Dr. Mabuse und der Hexer in Wolffs Revier
Eine Ausstellung in der Spandauer Zitadelle läßt 80 Jahre Filmgeschichte Revue passieren
von Silke Osman

Die Nacht ist dunkel wie sonst kaum zuvor. Das Licht einer einzelnen Straßenlampe läßt den nassen Asphalt silberschwarz schimmern. Von fern dringt Straßenlärm in die kleine Gasse. Schritte eines Mannes klingen hohl durch die Nacht. Er blickt sich um, fühlt sich verfolgt, da ... Das Kinopublikum verfolgt gebannt das Geschehen auf der Leinwand. Kaum einer wagt, in die Tüte mit Popcorn zu greifen, das Knistern würde nur stören bei der spannenden Geschichte, die der Meister des Kriminalromans Edgar Wallace ersonnen und die Alfred Vohrer 1964 für das Kino inszenierte.

=== Material ===
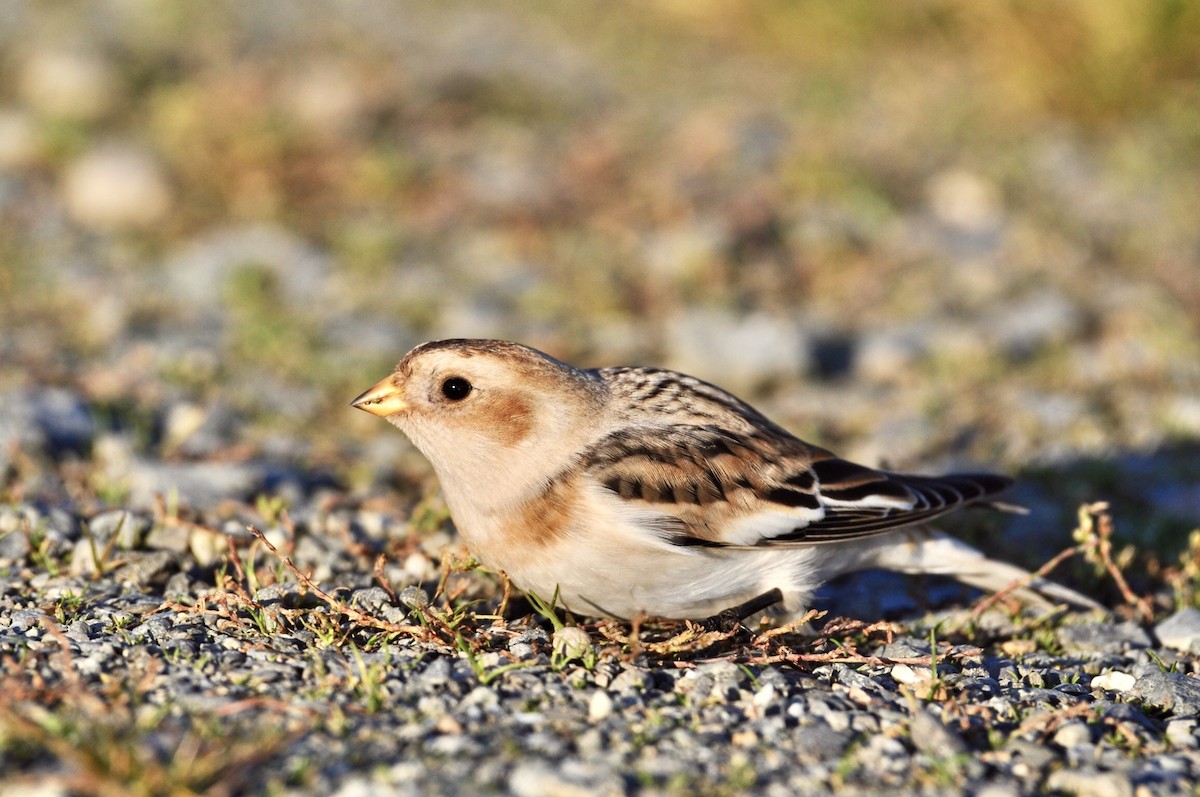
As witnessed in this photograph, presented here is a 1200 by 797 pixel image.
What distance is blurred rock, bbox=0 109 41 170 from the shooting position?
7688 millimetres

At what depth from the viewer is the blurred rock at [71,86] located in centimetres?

=== Arbeitsaufträge ===
• a. Nennen Sie alle Personen, die im Textauszug mit Vor- und Nachnamen genannt werden.
• b. Schreiben Sie aus dem Textauszug den Abschnitt von „Dr. Mabuse und“ bis einschließlich „das Kino inszenierte.“ wortgetreu ab.

=== Lösungen ===
• a. Silke Osman, Edgar Wallace, Alfred Vohrer

• b.
Dr. Mabuse und der Hexer in Wolffs Revier
Eine Ausstellung in der Spandauer Zitadelle läßt 80 Jahre Filmgeschichte Revue passieren
von Silke Osman

Die Nacht ist dunkel wie sonst kaum zuvor. Das Licht einer einzelnen Straßenlampe läßt den nassen Asphalt silberschwarz schimmern. Von fern dringt Straßenlärm in die kleine Gasse. Schritte eines Mannes klingen hohl durch die Nacht. Er blickt sich um, fühlt sich verfolgt, da ... Das Kinopublikum verfolgt gebannt das Geschehen auf der Leinwand. Kaum einer wagt, in die Tüte mit Popcorn zu greifen, das Knistern würde nur stören bei der spannenden Geschichte, die der Meister des Kriminalromans Edgar Wallace ersonnen und die Alfred Vohrer 1964 für das Kino inszenierte.